[Passage for review]:
Chastidy Ronan, executive director at Alpha Pregnancy Center in San Francisco, credits the Summit for encouraging her to push through hard times when she contemplated giving up. As she now faces terminal cancer, it has also prepared her to put structures in place that support her team, achieve goals and help people identify their passions. Through her succession process, the Summit has been a source of hope through her final stages of leadership.
The Global Leadership Summit has been life changing for me. Each year I have attended has offered some aspect of hope or renewal that felt like the Proverbs 25:11 word spoken at the right time, like apples of gold in a silver basket.
Growing my employees
The first year I attended the Summit, I was hosting an information booth for my ministry, and the host church offered me a ticket to attend the sessions as well. At the time, I had just hired a new employee who was a perfect fit for what our ministry needed. I was almost selfish with wanting to keep her in our ministry forever. At that first Summit, the combined impact of the sessions taught me to uphold her, help her grow and let the Lord determine where He’d use her gifts and at what time.

Records taken from a dataset:
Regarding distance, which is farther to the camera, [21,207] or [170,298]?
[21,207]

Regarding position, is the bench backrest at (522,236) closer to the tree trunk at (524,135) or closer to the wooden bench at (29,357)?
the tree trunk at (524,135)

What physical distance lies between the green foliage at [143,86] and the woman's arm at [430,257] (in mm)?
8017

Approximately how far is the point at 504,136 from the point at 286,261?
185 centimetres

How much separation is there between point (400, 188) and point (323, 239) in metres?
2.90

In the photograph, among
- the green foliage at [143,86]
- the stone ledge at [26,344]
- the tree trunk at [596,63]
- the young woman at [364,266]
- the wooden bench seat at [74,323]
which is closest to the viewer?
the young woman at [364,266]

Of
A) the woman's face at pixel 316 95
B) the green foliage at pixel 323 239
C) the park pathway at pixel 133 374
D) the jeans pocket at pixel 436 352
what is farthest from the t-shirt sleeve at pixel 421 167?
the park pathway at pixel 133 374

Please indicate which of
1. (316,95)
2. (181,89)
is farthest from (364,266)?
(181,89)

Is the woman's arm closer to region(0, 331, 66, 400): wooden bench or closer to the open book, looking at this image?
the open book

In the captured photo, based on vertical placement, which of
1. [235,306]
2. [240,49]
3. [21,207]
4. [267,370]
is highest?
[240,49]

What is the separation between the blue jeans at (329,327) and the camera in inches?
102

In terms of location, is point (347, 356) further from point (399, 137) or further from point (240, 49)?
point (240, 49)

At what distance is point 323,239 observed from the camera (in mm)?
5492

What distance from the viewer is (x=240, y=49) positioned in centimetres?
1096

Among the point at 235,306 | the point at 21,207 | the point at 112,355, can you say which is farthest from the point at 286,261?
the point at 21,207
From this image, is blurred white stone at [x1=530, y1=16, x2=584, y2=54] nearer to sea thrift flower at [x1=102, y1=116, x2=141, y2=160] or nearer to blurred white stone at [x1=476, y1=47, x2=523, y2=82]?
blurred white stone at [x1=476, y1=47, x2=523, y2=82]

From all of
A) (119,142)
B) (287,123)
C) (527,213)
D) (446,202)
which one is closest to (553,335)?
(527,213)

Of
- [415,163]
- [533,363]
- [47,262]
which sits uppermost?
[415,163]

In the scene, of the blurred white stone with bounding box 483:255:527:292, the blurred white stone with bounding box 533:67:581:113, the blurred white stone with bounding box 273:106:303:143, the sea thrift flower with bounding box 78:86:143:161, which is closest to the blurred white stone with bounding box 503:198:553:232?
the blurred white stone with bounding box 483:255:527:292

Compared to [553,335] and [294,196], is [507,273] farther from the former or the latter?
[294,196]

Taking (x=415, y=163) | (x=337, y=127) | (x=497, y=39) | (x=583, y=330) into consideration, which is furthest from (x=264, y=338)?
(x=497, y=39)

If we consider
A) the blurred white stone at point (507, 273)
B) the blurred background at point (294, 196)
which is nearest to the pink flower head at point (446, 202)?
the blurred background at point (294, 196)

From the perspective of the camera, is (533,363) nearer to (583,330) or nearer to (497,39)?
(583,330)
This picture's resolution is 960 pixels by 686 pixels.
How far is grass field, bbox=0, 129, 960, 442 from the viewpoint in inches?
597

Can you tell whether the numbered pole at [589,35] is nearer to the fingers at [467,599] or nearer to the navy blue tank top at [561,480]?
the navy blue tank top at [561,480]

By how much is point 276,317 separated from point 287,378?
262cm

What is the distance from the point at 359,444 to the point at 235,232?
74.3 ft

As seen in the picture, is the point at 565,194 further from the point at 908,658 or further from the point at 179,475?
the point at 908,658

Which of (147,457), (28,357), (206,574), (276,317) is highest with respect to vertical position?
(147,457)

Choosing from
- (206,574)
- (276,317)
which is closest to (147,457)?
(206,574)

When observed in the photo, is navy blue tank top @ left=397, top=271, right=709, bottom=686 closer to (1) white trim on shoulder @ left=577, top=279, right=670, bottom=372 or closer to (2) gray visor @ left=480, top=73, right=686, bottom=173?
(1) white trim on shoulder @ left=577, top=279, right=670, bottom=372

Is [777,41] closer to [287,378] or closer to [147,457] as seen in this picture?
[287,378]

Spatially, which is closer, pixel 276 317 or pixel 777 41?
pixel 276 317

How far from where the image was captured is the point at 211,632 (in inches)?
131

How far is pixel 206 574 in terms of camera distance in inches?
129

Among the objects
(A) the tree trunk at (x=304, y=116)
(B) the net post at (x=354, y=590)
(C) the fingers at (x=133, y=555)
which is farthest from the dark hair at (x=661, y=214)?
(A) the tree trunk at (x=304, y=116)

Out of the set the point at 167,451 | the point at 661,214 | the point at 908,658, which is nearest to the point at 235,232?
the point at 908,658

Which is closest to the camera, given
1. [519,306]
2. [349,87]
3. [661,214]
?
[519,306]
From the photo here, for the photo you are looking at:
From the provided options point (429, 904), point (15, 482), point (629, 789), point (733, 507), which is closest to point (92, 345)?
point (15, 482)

[Your assignment]:
From the account of the Global Leadership Summit, extract the passage between "Growing my employees" and "at what time.", inclusive. Rely only on the text to complete the work.

[Task response]:
Growing my employees
The first year I attended the Summit, I was hosting an information booth for my ministry, and the host church offered me a ticket to attend the sessions as well. At the time, I had just hired a new employee who was a perfect fit for what our ministry needed. I was almost selfish with wanting to keep her in our ministry forever. At that first Summit, the combined impact of the sessions taught me to uphold her, help her grow and let the Lord determine where He’d use her gifts and at what time.